1.) for the first week or so of bedrest, i about went crazy when forced to sit still. i was fine when i was shopping online or watching TV or doing something to fill the time, but i hated that when i tried to quiet my heart all i could do was think about everything else i should be doing, and the irony is when you're on bedrest you're commanded to be still, so i had one job...to be still. that was it and i hated it. so many people will tell you you're lucky and that they would love to be put on bedrest, but have you ever tried to sit still with your thoughts and not "medicate" your way through stillness with TV or internet or magazines? even after church this morning, brett and i talked about how we wanted to begin instilling the discipline of sitting still in our kids after we watched high schoolers who couldn't be in church an hour without talking to each other or playing on their phones (wow, i sound old). we live in a world where we never have to be bored. i can't even sit at a red light anymore without picking up my phone and looking on facebook and i hate my discontent with being still. one of the really good things that has come out of these past few weeks has been coming face-to-face with why my heart and mind are so busy, and this series met me where i am:
click on the series "slow"
i know i've talked about gary before on here. he was the head of the ministry i was involved with in college, and i still go on and listen to most of his sermons. i love every week of his teaching because of his ability to speak to my heart and point me to the hope of the gospel and not a list of "to-dos". this next series is from his church too:
it's the current series "the journey"
i know there are a lot of sermons so far in this series, and i can't remember which ones have been best. they've all been good, but i think my favorites so far have been "the journey of thirst" and "the journey of idolatry". i've shared before about my struggle with medicating my way through life by running to things that don't seem that bad in action, but that are my way of trying to find life in things outside of christ: TV, shopping, being a good mom and homemaker, keeping a good reputation among people, you name it. substitute the word "idol" for what i've called "medication", and this series speaks to the heart issue behind my fight to find life in sources other than the living god.

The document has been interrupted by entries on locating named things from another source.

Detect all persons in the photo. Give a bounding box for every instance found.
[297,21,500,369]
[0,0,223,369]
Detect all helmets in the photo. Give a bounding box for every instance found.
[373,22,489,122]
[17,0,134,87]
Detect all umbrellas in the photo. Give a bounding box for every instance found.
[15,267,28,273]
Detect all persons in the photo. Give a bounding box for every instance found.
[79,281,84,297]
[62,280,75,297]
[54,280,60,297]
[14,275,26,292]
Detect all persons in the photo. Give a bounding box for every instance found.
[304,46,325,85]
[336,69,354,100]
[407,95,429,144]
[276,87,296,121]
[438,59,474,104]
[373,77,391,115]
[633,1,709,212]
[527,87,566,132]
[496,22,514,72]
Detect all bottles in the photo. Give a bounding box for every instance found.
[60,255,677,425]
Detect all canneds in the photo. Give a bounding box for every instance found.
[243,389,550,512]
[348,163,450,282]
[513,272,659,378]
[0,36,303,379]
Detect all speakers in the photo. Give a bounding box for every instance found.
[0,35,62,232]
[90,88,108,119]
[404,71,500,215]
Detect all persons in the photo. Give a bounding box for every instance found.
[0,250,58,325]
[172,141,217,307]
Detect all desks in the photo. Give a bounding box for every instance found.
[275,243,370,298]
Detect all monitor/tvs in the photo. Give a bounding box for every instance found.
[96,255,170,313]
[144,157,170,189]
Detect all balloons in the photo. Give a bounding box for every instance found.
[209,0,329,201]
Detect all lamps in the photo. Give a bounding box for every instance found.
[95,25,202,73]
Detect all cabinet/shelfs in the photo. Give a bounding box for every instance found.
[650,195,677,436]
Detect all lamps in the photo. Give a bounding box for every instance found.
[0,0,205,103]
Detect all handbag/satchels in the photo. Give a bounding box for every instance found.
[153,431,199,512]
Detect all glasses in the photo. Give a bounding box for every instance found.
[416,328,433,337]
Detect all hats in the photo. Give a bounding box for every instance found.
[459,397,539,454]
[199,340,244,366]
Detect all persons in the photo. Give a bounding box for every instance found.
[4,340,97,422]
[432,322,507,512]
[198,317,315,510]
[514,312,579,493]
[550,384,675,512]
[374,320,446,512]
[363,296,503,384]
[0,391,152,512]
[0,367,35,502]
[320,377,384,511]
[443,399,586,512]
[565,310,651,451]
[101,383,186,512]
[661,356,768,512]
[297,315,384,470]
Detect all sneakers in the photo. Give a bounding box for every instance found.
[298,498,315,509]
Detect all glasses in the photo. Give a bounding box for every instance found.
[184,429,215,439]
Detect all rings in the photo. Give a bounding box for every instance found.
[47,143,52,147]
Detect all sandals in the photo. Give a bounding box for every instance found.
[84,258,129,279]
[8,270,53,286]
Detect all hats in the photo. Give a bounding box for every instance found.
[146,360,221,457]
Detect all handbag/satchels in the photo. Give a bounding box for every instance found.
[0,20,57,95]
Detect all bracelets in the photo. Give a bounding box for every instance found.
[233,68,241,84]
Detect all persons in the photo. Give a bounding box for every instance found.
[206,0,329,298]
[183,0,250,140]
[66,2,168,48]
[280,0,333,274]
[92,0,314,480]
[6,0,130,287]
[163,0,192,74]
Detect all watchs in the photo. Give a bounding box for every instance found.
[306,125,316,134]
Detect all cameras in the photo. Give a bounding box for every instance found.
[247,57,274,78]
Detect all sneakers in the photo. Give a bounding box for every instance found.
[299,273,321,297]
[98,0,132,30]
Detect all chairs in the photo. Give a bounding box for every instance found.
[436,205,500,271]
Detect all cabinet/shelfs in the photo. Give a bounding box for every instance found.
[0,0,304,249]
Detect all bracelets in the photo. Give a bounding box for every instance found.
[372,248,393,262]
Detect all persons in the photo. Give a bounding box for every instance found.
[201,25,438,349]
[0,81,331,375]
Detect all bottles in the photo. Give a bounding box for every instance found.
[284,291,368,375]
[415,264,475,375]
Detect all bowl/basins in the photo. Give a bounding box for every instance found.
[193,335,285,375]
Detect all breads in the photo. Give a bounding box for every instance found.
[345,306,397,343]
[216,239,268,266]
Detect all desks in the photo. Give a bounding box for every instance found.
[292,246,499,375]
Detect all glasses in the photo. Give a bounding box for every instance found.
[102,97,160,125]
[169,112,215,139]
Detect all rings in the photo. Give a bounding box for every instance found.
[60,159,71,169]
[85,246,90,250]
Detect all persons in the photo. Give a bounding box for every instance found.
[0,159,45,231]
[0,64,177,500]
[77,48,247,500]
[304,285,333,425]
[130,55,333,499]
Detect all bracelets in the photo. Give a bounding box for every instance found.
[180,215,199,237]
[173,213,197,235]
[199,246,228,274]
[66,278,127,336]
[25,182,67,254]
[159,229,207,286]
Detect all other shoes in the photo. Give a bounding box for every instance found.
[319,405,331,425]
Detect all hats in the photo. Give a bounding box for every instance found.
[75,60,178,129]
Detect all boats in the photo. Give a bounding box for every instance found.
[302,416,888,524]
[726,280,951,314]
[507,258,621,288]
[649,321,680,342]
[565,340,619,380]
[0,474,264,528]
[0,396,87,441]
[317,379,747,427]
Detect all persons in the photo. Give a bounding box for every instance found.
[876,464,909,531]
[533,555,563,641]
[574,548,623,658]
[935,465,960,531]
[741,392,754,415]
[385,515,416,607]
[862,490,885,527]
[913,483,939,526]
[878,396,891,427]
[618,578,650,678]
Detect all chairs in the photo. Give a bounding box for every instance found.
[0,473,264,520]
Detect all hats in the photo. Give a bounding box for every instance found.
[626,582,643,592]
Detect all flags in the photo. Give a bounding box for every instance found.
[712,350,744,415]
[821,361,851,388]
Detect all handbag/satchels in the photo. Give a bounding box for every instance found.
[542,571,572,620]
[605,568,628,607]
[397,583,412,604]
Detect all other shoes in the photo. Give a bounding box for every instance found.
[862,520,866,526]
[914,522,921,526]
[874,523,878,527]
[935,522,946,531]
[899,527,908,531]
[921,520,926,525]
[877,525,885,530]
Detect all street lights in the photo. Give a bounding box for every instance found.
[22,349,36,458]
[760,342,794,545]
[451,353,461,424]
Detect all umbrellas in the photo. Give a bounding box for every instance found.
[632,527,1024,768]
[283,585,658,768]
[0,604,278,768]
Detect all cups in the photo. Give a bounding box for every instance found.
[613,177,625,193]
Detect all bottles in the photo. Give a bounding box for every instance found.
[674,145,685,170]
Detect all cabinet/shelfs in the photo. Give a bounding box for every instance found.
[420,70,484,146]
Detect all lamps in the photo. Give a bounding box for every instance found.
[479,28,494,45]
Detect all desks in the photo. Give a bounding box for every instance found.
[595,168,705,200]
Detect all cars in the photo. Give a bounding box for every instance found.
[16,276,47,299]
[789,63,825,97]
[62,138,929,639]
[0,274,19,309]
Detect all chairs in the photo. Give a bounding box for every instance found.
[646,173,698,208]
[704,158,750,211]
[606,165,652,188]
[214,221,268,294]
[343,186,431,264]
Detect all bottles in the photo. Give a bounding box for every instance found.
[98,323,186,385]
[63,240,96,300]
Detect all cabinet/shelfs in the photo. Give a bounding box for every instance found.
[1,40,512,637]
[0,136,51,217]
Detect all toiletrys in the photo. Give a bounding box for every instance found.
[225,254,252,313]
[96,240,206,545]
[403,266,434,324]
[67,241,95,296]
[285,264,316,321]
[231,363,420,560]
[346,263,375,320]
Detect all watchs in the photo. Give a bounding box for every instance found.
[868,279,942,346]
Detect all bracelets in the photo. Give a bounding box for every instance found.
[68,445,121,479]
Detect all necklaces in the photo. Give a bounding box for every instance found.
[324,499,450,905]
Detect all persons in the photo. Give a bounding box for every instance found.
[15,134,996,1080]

3.) tim keller's the prodigal god series:
steve brown's "the dark knight of the soul". i don't know if "knight" is a typo or not but the sermon is really good...it kindof goes along with the above series from northshore ("the journey") and he talks about the importance of not running from dark and hard times in your life.
i don't think there's a whole lot more that has gone on with us the past month. our christmas tree is up and all gifts are bought, wrapped, and ready, and our closets are stocked with diapers and all other baby essentials, so now it's just a waiting game. i know we'll have a busy month ahead as we welcome a new family member, and i'll try to stay more updated on the first weeks of her life. hope you've had a good weekend (actually month...ha!).